**How To Calculate Beam And Column Size** – In designing and drawing buildings, we are often faced with the problem of calculating how large the size of the columns and beams are needed to support the space we have designed.

Especially if a multi-storey building that definitely has a floor load so that it is heavier.

Indeed, the dimensions of columns and beams including foundations and sloof and floors are the responsibility of the structural expert. For medium to large scale buildings, it is obligatory to include structural experts in the design.

Architects, although they may be able to calculate but have no responsibility for it. So the following calculations are purely for the design stage only.

## Preliminary sizing of steel beams example

Calculation of the dimensions of columns and beams is very influential when designing floor plans and looks, especially pieces. If we can predict earlier then we can anticipate the position and formation of columns/beams that are relatively large and interfere with the relief of space. So we can make a more accurate image.

The dimensions of the columns and beams are determined by the length of the stretch between the columns. For example, a multi-storey house that has a span of 6 meters, the calculation of the dimensions of the columns and beams is as follows:

## Example Case Calculation of Beam and Column Dimensions

- The span between columns is 6 meters
- Determine the column dimensions
- Determine the dimensions of the main beam and subsidiary beams- Determine the thickness of the floor slab

After knowing the span, we do not immediately determine the column size. The first thing that counts is the beam because it is the beam that bears the load of the stretch.

## How To Calculate Beam And Column Size

### 1#. Calculating the Dimensions of Parent Blocks and Child Blocks

The farther the distance from the beam, the higher the beam that supports it (so as not to bend) and the higher the beam, the wider the dimensions of the beam.

- Main Beam Height = 1/12 span –> 1/12 x 6 m = 0.5 m = 50 cm
- Beam Width = 1/2 beam height –> 1/2 x 50 cm = 25 cm
- Child beam height = 1/15 span –> 1/15 x 6 m = 0.4 m = 40 cm
- Width of beam = 1/2 height of beam –> 1/2 x 40 cm = 20 cm

So the dimensions of the main beam = 25 x 50 cm while the child beam is 20 x 40 cm. The width of the beam can also be calculated as 2/3 the height of the beam.

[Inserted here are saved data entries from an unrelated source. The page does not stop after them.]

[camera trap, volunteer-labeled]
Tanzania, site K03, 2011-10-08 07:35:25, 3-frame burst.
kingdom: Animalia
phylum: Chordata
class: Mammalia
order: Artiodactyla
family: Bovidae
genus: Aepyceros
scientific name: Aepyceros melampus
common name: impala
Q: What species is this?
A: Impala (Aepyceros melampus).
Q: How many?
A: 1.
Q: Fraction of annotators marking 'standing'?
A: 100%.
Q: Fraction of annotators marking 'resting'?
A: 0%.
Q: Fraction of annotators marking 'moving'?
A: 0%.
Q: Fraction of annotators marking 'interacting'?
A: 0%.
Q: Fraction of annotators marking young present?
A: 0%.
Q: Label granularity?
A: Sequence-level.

### 2#. Calculating Column Dimensions

After getting the dimensions of the beam, then the column cross-section can be calculated to support the beam.

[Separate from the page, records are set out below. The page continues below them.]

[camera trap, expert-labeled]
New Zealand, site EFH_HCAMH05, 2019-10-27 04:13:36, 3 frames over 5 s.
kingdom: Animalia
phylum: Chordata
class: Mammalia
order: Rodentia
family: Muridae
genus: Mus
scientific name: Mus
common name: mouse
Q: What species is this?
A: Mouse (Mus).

- Column cross-sectional width = beam width + (2 x 5 cm) –> 25 cm + (2 x 5 cm) = 25 + 10 cm = 35 cm

So the column size is 35×35 cm. If using a flat column (15 cm thick wall) then the calculation of the area must remain the same as the area of the size obtained from the formula above. - Dimensions if using a flat column

35 x 35 cm = 15 x flat length –> flat length = 35 x 35 / 15 = 81.67 cm (rounded to 82 cm)

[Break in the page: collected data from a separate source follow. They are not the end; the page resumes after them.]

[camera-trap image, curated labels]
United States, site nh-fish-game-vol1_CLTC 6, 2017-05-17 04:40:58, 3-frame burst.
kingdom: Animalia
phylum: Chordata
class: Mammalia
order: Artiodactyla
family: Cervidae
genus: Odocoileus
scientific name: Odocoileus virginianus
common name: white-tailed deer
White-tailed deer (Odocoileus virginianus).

So the column size (if the column is flat) becomes 15 x 82 cm

### 3#. Calculating Floor Plate Thickness

The thickness of the floor slab depends on the structure and the iron used, but generally the following formula applies:

1.The thickness of the floor slab = 1/40 span –> 1/40 x 6 m = 0.15 m = 15 cm

So the thickness of the floor slab is 15 cm.

Specifically for the thickness of the concrete slab, in accordance with the Concrete Regulation (1971) Chapter 9 on construction parts, the following rules regarding the thickness of the concrete slab are stated:

2.For reinforced concrete slabs used as floor slabs, if there are no other provisions affecting the structural calculations, the minimum concrete thickness for floor slabs is 12 cm.

3.For reinforced concrete slabs that are used as a roof and not a floor that is stepped on at all times, if there are no other structural calculations that regulate the minimum concrete thickness for the roof slab is 7 cm

How To Calculate Beam And Column Size

Note:

This calculation is only for design purposes or it can be said for the purposes of initial sketches to predict. While the calculation of the original dimensions must be more complicated, including considerations of materials and concrete quality.